I am back! Unfortunately for you… Now you must once again listen to the ramblings of a 27-year-old that enjoys Hemingway and Fitzgerald all while having “Adventure Time” playing in the background.
Holidays are my time of year. I think once you shed that childish skin of naivety about Christmas and the existence of the man with flying reindeer, it becomes something more. It is an exalted ideology of hope and kindness that I find to be intoxicating. I love giving in every form. It is much easier to do so during Christmas time as charities abound at your favorite markets and consumer hotspots for you to donate. I also love doing charity work, however, as I spoke of in an earlier post, individuals are not always about helping when it comes to working with a charitable organization.
Along with the holidays come family. I really do not have a close family. So, this year it was mainly communication via phone with friends and hanging out back in my home town with my mother and Sofie, of course! I felt strange at one point a few days ago. I was at a local steak joint with my mother. We had went out into the bitter cold evening air to meet with my best friends mother for dinner. She and I are pretty close as well and she is a great woman. I was excited to get to speak with her again. She had been an integral part of helping with my mother while she had her heart surgery recently (hence my absence).
So, my mother and I sit in the cold entryway of the southern-esque steakhouse. Hard wood seats line the area and young ladies put on their best fake accents with far too many “y’alls” in the mix. I sit next to my mother in a long section off to the side; it is only us and the only light comes from two large, neon signs that illuminate the darkened hall. It is incredibly loud as fake southern accents welcome person after person that enters. I am perpetually early and this occasion was no different as we were about 45 minutes early. Accross from me, illuminated by blue and red light from the Bud Light sign, is a large barrel of peanuts in the shell. I oblige myself with quite a few as a large group of individuals come in and begin sitting in the voided benches around me.

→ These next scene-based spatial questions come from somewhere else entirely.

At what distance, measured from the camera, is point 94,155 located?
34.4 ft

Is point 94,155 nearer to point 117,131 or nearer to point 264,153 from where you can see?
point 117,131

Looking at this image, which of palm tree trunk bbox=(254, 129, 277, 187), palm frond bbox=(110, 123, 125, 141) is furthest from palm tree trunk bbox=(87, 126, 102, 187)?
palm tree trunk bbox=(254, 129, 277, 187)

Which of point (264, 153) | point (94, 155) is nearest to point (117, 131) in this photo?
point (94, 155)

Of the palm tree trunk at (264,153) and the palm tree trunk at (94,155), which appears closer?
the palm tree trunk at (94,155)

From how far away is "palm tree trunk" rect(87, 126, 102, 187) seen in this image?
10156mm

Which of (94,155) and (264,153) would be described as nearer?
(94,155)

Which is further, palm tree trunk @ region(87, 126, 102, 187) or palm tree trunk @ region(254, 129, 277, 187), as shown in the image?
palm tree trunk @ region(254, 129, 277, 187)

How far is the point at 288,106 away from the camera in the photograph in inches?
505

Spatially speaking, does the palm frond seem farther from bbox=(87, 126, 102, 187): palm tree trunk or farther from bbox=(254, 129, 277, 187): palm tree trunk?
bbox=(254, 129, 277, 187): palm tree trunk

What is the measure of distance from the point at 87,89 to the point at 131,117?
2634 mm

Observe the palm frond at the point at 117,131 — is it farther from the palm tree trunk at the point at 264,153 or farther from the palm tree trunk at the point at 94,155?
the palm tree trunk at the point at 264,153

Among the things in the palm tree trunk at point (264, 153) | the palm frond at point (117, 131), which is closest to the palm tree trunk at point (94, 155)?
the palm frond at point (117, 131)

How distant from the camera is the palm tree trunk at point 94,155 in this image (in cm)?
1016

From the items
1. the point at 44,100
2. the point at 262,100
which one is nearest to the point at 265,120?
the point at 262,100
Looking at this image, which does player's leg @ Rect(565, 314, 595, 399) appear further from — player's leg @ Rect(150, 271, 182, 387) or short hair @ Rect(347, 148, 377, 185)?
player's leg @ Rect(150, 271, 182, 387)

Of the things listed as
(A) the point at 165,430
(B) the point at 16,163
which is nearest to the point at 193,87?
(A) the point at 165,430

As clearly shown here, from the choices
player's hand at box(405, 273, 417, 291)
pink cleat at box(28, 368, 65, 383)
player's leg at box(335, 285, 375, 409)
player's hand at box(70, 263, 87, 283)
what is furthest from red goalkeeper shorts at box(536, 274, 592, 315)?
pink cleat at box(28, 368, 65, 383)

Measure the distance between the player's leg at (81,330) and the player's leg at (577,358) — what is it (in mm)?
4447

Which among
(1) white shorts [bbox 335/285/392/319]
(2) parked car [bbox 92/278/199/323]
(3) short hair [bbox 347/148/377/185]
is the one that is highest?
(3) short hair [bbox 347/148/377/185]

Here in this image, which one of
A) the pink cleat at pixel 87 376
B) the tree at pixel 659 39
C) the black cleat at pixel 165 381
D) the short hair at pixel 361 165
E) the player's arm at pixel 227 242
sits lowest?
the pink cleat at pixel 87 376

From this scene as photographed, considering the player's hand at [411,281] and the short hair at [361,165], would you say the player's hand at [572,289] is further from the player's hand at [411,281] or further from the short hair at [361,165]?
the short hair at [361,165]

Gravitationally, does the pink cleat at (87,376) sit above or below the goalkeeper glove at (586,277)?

I sit down and count them: 8
They talk jovially and laugh frequently. My mother doesn’t speak as she finds conversation in public awkward. I decide Candy Crush Saga is the best alternative as I follow suit of discarding the peanut shells on the floor. It felt like, in doing so, I was doing something wrong. I imagined a man in a large hat and overalls holding a broom would come around the corner just as I dumped them in the floor. We would make eye contact just as a tear rolled down his face and I would feel the ultimate “a-hole” shame. Luckily it didn’t happen but the guilt was there. More begin to pour in as I fail once again to pass the level.
I count them: 13
There was an older woman there who was quite beautiful. The kind of beauty that you can tell was timeless. She was beautiful when she was young, she was beautiful in her twenties. Maybe she met her husband then and had two daughters. Then she was a mother in her thirties and still beautiful. Years pass and she ages, as does her beauty. Her face and kind brown eyes give one a view to a past of good things. She looks beautiful and pleasant. Her looks simply changed as we all do but there beneath the lines of worry and laughter that grow over time, you are able to see the beauty of a woman that once was and somehow still is. Somehow she shows beauty from her whole life in each facial expression. A laugh. A smile. A frown. She was someone whom Vermeer would have painted. Placid beauty. My assumption that she seemed to to have been a good person was solidified by a scream.
I count them: 15
Two women come in and scream as they run over to the older woman and hug her, yelling, “Grandma!” I see two women that identify as her daughters and the plague of grandchildren that abounded. They began chattering so loudly I could not help but laugh. They all talked at once and their individual voice became a loud hum as they joined together. They finally got a place to sit and left but I could not help but admire them. At the same time, however, I found their ways quite strange. I never felt like that to see my family. The joy and excitement I heard felt disingenuous to me but it seemed true. How foreign and strange it was.
I count them: 2
I sit and think about my family. Countries divided. Truces not truths. Swords sheathed but hand on the grip. Always one sharpened blade away from war. One comment. One thought expressed wrongly. This is what it means to be related to one another. We are at odds. We are rivals. Progeny fight the fight of those that begot them. I have decided, as expressed in other posts, to lay my sword down with this family. This is their fight, not mine. This is family to me.
However, there was once a man that lived and died a long time ago whom I admired. Biologically he was my cousin but he was more like my brother. He was family. He was my hero.
We eventually meet with my friend’s mother and have a great time but I was plagued by the family that I saw. It made me realize how much I want that but also how much I do not understand what family is.
This is how it was until I saw what was left of my hero.